COMPLETE THE FOLLOWING »
1. Answer these questions from the WeMo passage, one line each:
(a) What two components does the WeMo switch contain?
(b) When the mobile app is used, what provides the behavioral level?
(c) Whose API controls the WeMo in the living room?
2. Using the WeMo passage, explain in one to three sentences why a light controlled by a photovoltaic switch counts only as autonomic behavior.
3. Update the WeMo passage from "To give a concrete" to "complex at all.", replacing "WiFi" with "Wi-Fi".

EXTRACT »
To give a concrete example of this, think of a Belkin WeMo switch. This is a networked-enabled power switch. It has a simple WiFi receiver in it and a relay that can turn power on and off to an electrical socket.

The mechanical level of the WeMo is the power socket switch itself. It does one thing: flip a relay. It doesn’t “know” anything else at all, doesn’t do anything else.

But the WiFi adds the autonomic level: there’s basic logic in the WeMo that when it receives a specific signal over WiFi, it flips that relay. That’s all it does (aside from the ability to connect to a WiFi network in the first place). Slightly more complex than the switch itself, but still not complex at all.

But then there’s the behavioral level of the system. Belkin makes a mobile app for your phone that lets you turn on the switch from wherever you are. In this case, the behavioral level is provided by your own brain: you can turn the light on or off based on a complex system of feedback inside your skull, which takes a various set of inputs, conditions and variables to decide “Do I want this light on or off?” It might be overcast outside, or it might be nighttime, and you might want to turn it on; it might be daylight, and you want to turn it off, or it might be dark but you’re not home and don’t want to waste electricity. Whatever.

But here’s where it gets interesting: you can use IFTTT to create a “channel” for your WeMo, which can be connected up to any other IFTTT channel, allowing for complex interaction without human intervention. For example, I have the WeMo in my living room set to turn on and off based upon Yahoo Weather’s API; it turns off when the API says the sun has risen, and turns on when it says the sun has set.

This is different than a light controlled by a photovoltaic switch, which is an example of autonomic behavior. The PV switch doesn’t “know” if the sun has gone down, or if someone is standing in front of it, casting a shadow; all it knows is that its sensor has been blocked, which turns off the light. While this is somewhat useful, it’s not nearly as useful as a system with a behavioral level.

INFORMATION SHOWN »
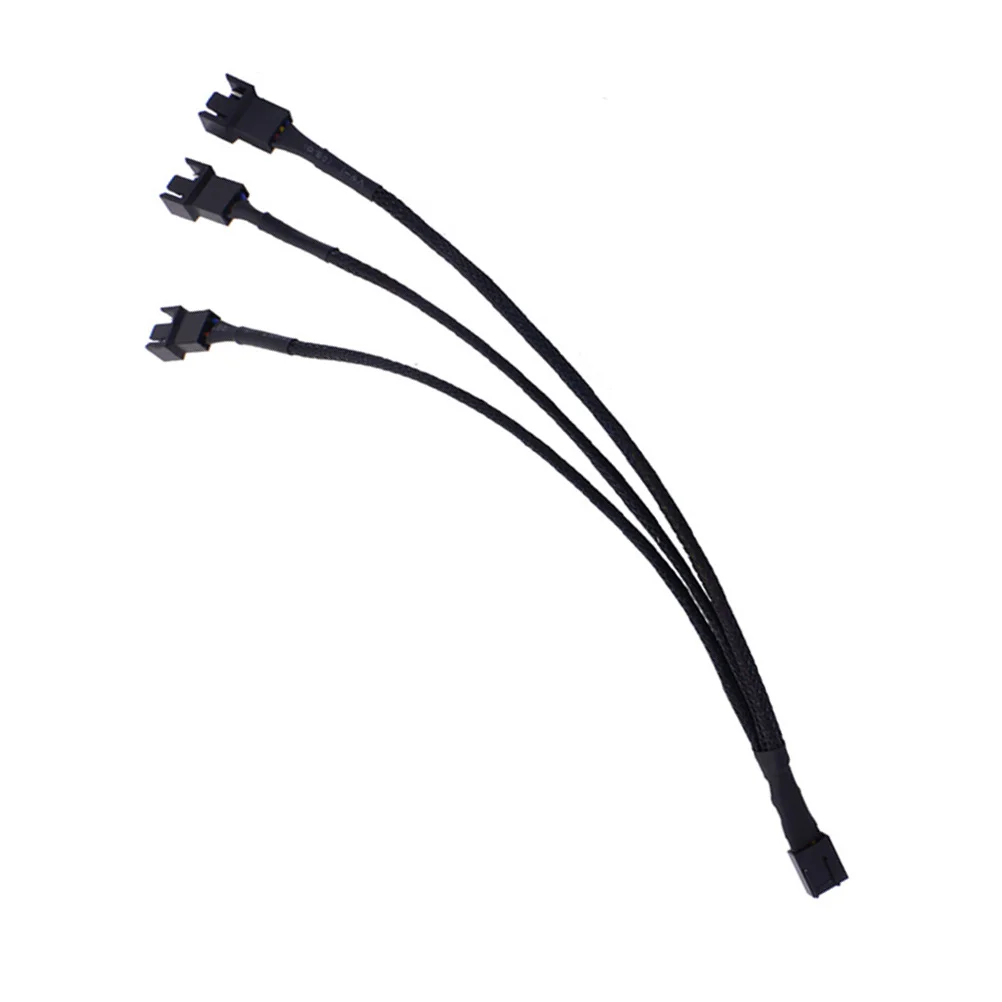

Pwm Fan Extension Cable Black Design for Pc Motherboard Multiple Fan Splitter Connector Temperature Control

RESPONSES PER TASK »
1.
(a) A simple WiFi receiver and a relay that can turn power on and off to an electrical socket.
(b) Your own brain.
(c) Yahoo Weather's API.

2. The photovoltaic switch doesn't "know" whether the sun has gone down or whether someone is standing in front of it and casting a shadow. All it knows is that its sensor has been blocked, and that turns off the light.

3.
To give a concrete example of this, think of a Belkin WeMo switch. This is a networked-enabled power switch. It has a simple Wi-Fi receiver in it and a relay that can turn power on and off to an electrical socket.

The mechanical level of the WeMo is the power socket switch itself. It does one thing: flip a relay. It doesn’t “know” anything else at all, doesn’t do anything else.

But the Wi-Fi adds the autonomic level: there’s basic logic in the WeMo that when it receives a specific signal over Wi-Fi, it flips that relay. That’s all it does (aside from the ability to connect to a Wi-Fi network in the first place). Slightly more complex than the switch itself, but still not complex at all.